____ Extracted text

So Adam and Ian don’t feel like they play enough D&D. To rectify this, they started playing a text-based adventure with a couple of friends, still using the 5th edition framework. We thought it would be fun to clean up the transcripts of this adventure and start publishing it in weekly chapters here on the site. Let us know what you think, and please share around! If you missed Chapter 1, check it out here!
Disclaimer: This is the transcript of a text-based D&D game played over a period of 6 months. Bad language included. Picture based dice rolls/media omitted. Names changed to preserve anonymity. Goblin based violence frequent. You have been warned. If you missed Chapter 19, find it here!
Bronan: Hmm you think this all of them?
Constance: Nah they must have come from somewhere
DM: Can give a wee perception roll before heading further downriver
Bronan: 17
DM: Superb
DM: Bronan, at the edge of your sight you see a crack in the side of the river wall, about four foot high
DM: The entrance is strewn with garbage
DM: As you peer closer, something slinks into the crack
Constance: 11
DM: Constance you can’t see anything approaching behind you
DM: And as before the high walls middle any sounds from the street/building
Bronan: Crack in wall! Turn around and be on guard Constance. Bronan come! (Bronan moves to place himself between Constance and the threat
DM: Okay, so you are back to bronan, Constance with a torch, and then faustus at the back?
Faustus: Sure
DM: What’s the plan boyos
Constance: Have we got torches?
DM: I thought you had one lit between you?
Bronan: Yup. And I have 3 more
Bronan: Lets look at crack, maybe fill it with rock
DM: Okay, as you shine your light at the crack you can see this is clearly the nest
DM: Amongst strewn bones and rubbish and filth, a gnawed skeleton in green robes lies, clutching a wand and a spellbook
DM: Behind it, a monster!

________
____ Dataset records

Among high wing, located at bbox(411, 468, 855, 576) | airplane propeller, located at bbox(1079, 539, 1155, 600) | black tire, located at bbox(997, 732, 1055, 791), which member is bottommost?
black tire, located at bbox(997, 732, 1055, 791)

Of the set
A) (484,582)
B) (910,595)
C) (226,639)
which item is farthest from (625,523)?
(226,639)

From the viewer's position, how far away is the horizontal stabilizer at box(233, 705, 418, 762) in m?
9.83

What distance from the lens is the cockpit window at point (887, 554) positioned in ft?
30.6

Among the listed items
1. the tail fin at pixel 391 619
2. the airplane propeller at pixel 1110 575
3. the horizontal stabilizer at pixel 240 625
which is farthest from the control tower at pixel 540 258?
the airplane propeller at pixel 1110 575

________

Exercise aim =
Carry on the D&D game transcript from its last line, keeping the same chat format with each speaker's name before their line.

Written response =
Bronan: What is the monster doing? If it’s threatening Bronan will charge, if it’s just using Microsoft Bing, he’ll think before charging
DM: It’s snarling
DM: Will send a pic shortly
DM: (oops. sent a fucking dire rat picture to my girlfriend. Hi honey)
DM: You see this beast, gleaming with strange arcane energy and covered in odd spines and nodules, and it retreats back to the furthest reaches of the chasm and hisses at you
Constance: (HAHAHAHHAHA)
Faustus: (Hahaha)
Bronan: (I laughed out loud)
Bronan: (Let’s hope it doesn’t lead to pet shopping!)
Bronan: Bronan is gonna run and try to hit it with the beers
DM: Attack roll, with disadvantage because you are fighting in a 4ft high cave crack thing
Bronan: It’s a 12
DM: You miss, your hammer thwacking against broken stone and earth
Bronan: (were that I a halfling)
DM: Aye, Constance, what do ye? Faustus?
Constance: Is there enough space for us all in this crack?
DM: Yeah it goes 10 ft back but only 4 ft high
DM: Don’t think you can get past bronan though!
Bronan: He’s a leg wriggled!
Bronan: Wriggled!
Bronan: Goddamn autocorrect, wriggler
Constance: I’m a halfling. I can move everywhere!
Constance: Bronan feels a tickle in his nether regions and looks down to see a head protruding from between his legs and a hand darts out loosing a poison dart before disappearing again.
Constance: Ah crap. 7 to hit
Bronan: Sir dribbles snorts
DM: Misses
DM: Faustus, anything you want to do?
Faustus: I assume I can’t get to the thing?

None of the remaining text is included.